(Stored entries)
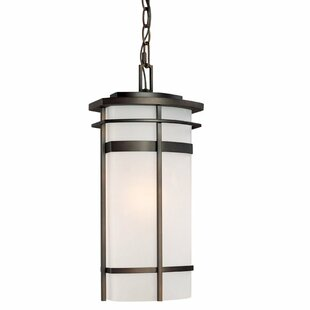 Bloomsbury Market Akilah 1-Light Outdoor Pendant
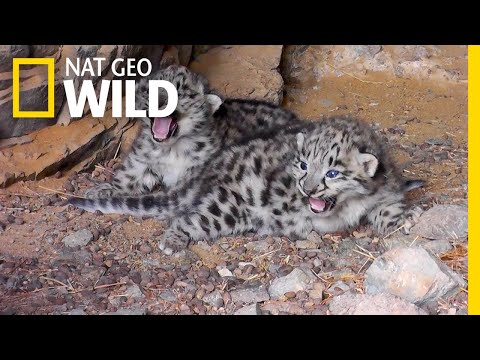 Endangered Snow Leopard Cubs Spotted in the Wild | Nat Geo Wild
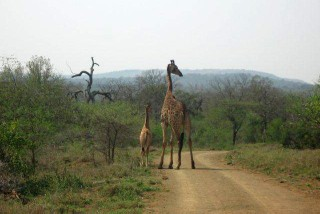 """Big 5"" Safari Tour - Giraffe ""mum"" with her youngster."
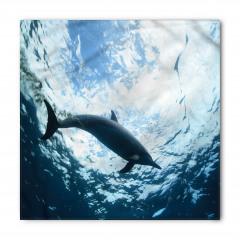 Deniz ve Yunus Bandana Fular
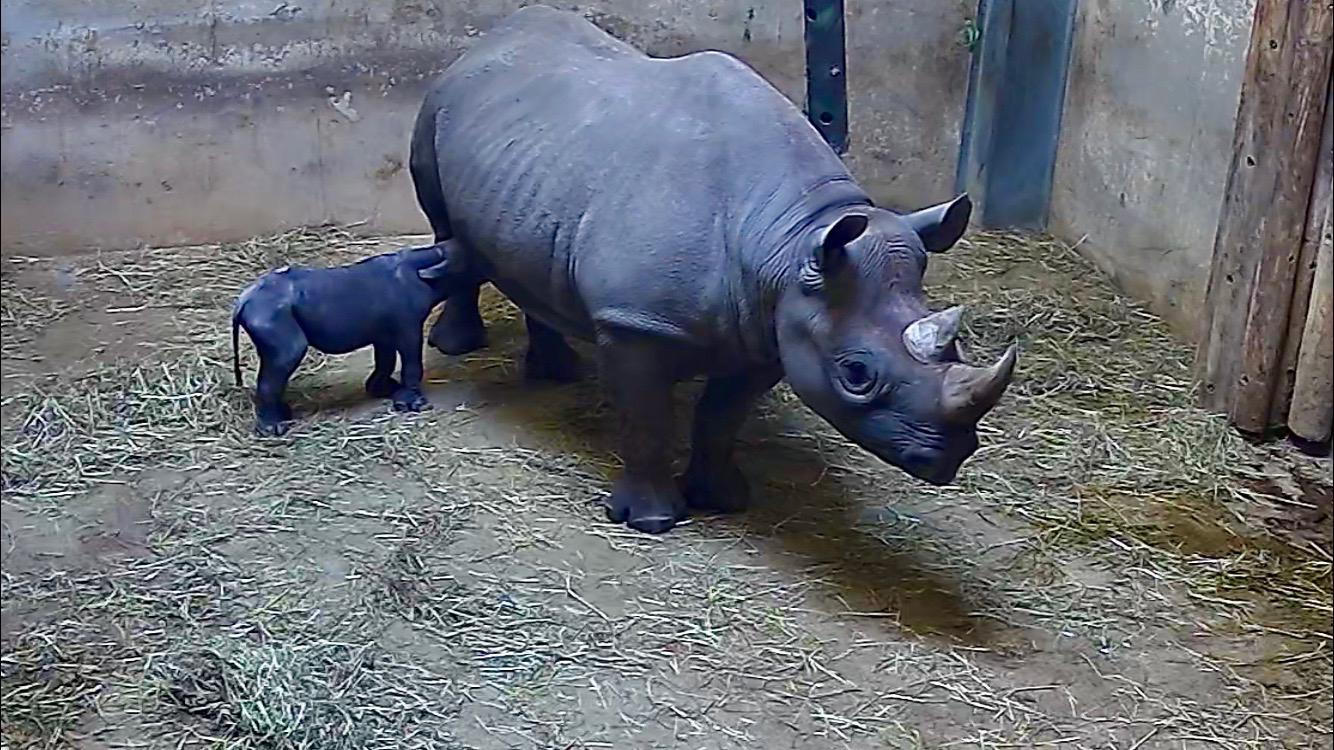 A newborn rhino calf nurses from mother Kapuki at Lincoln Park Zoo. (Courtesy Lincoln Park Zoo)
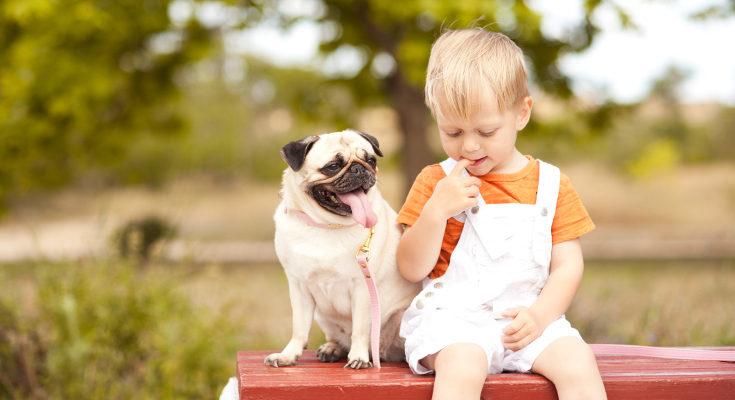 Crecer con perros en el hogar puede prevenir alergias y algunas afecciones respiratorios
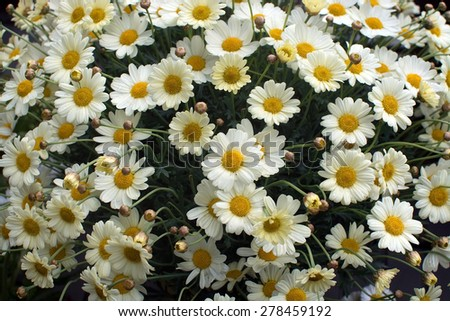 Yellow Oxe-eye daisy or Moon Daisy May flowers, Leucanthemum vulgare, blossoming in May. - stock photo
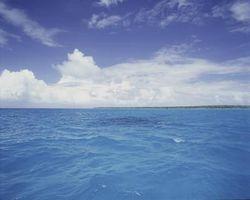 Ocean Effekter av kalkstein
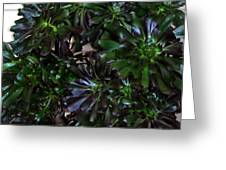 Green-black Cucculent Plant. Big Bush Greeting Card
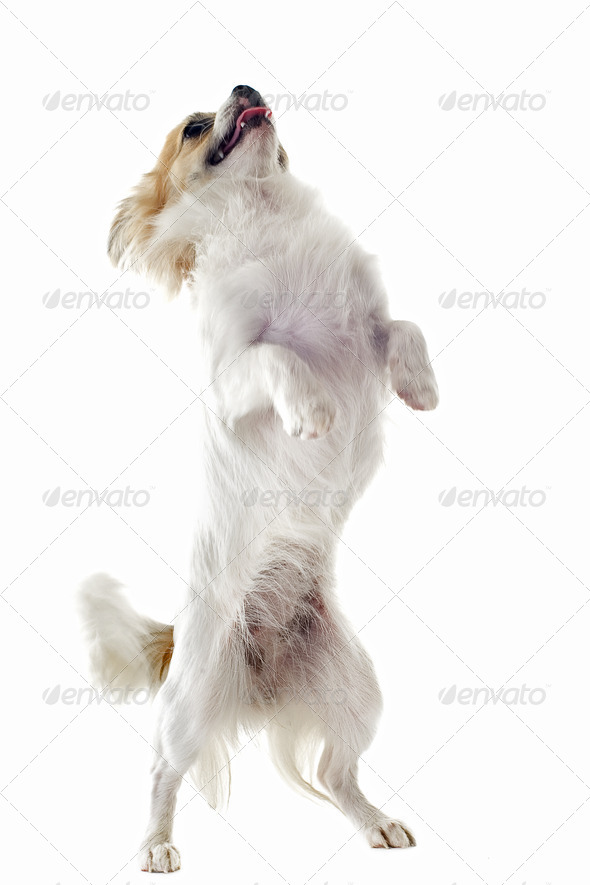 chihuahua upright - Stock Photo - Images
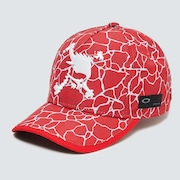 Skull Graphic Cap 14.0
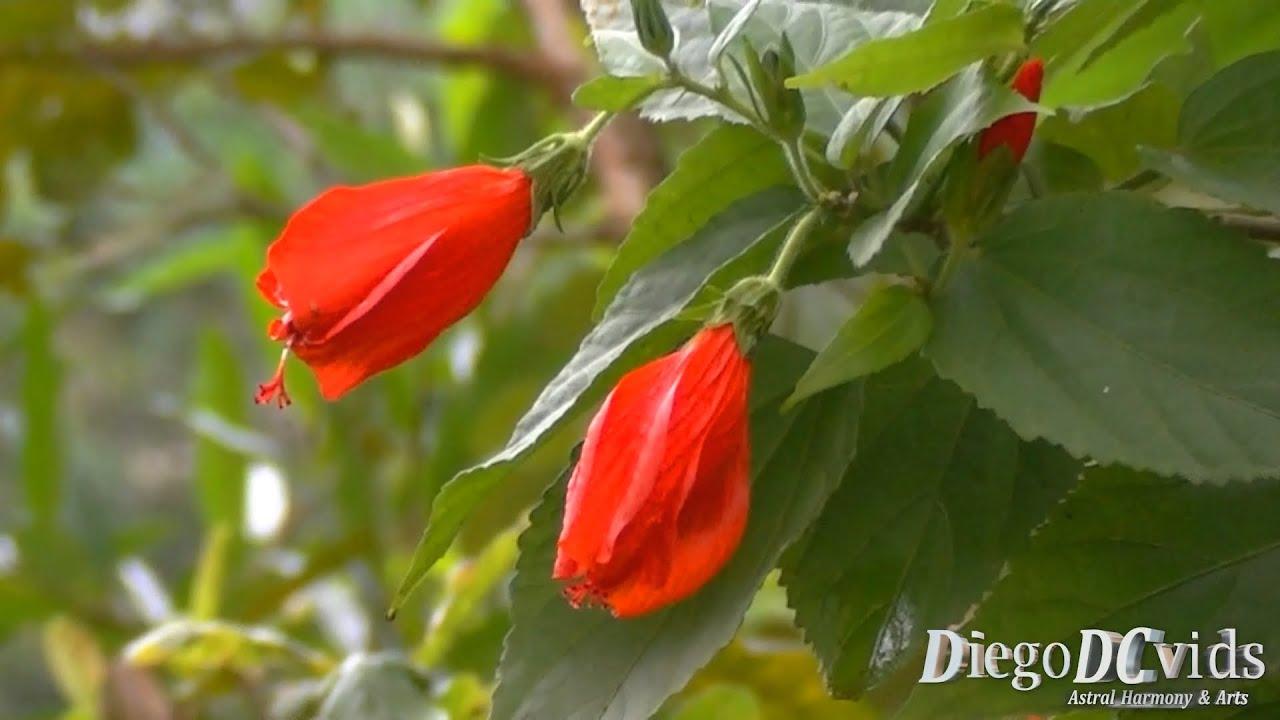 Malvaviscus Arboreus Hibisco Colibri Turkcap Sleeping Hibiscus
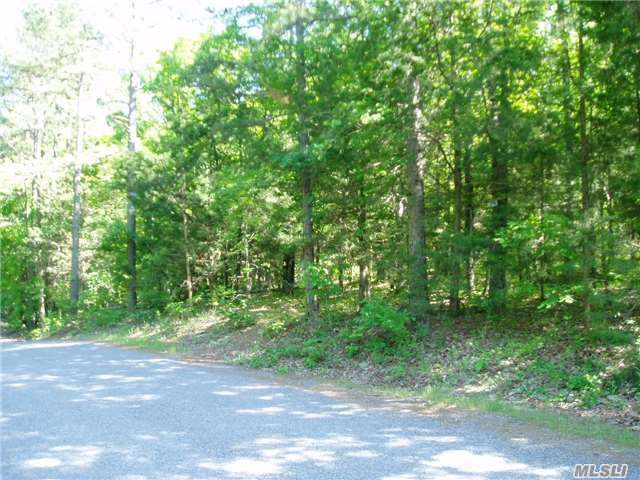 N/A Papermill Rd, Manorville, NY 11949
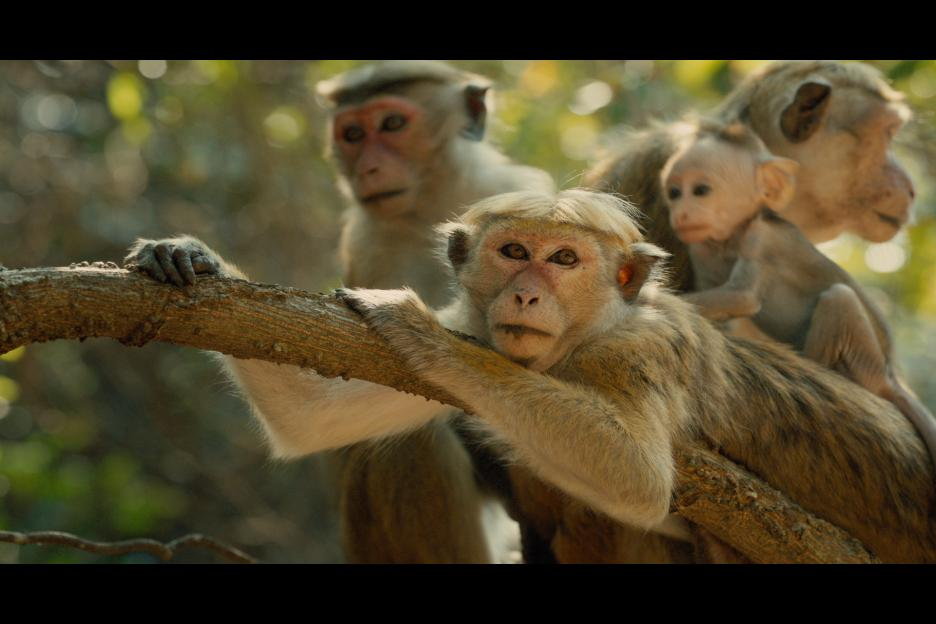 monkeykingdom4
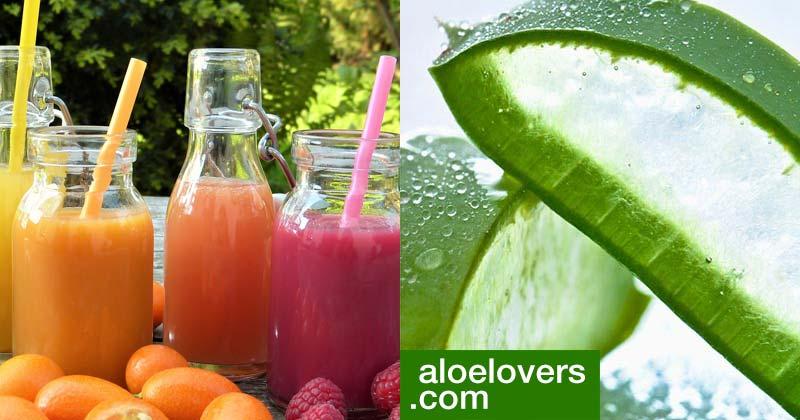 Bevande detox con Aloe Vera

#### What you should do
Print each line above exactly as it appears, excluding all images.

#### Answer box
 Bloomsbury Market Akilah 1-Light Outdoor Pendant
 Endangered Snow Leopard Cubs Spotted in the Wild | Nat Geo Wild
 """Big 5"" Safari Tour - Giraffe ""mum"" with her youngster."
 Deniz ve Yunus Bandana Fular
 A newborn rhino calf nurses from mother Kapuki at Lincoln Park Zoo. (Courtesy Lincoln Park Zoo)
 Crecer con perros en el hogar puede prevenir alergias y algunas afecciones respiratorios
 Yellow Oxe-eye daisy or Moon Daisy May flowers, Leucanthemum vulgare, blossoming in May. - stock photo
 Ocean Effekter av kalkstein
 Green-black Cucculent Plant. Big Bush Greeting Card
 chihuahua upright - Stock Photo - Images
 Skull Graphic Cap 14.0
 Malvaviscus Arboreus Hibisco Colibri Turkcap Sleeping Hibiscus
 N/A Papermill Rd, Manorville, NY 11949
 monkeykingdom4
 Bevande detox con Aloe Vera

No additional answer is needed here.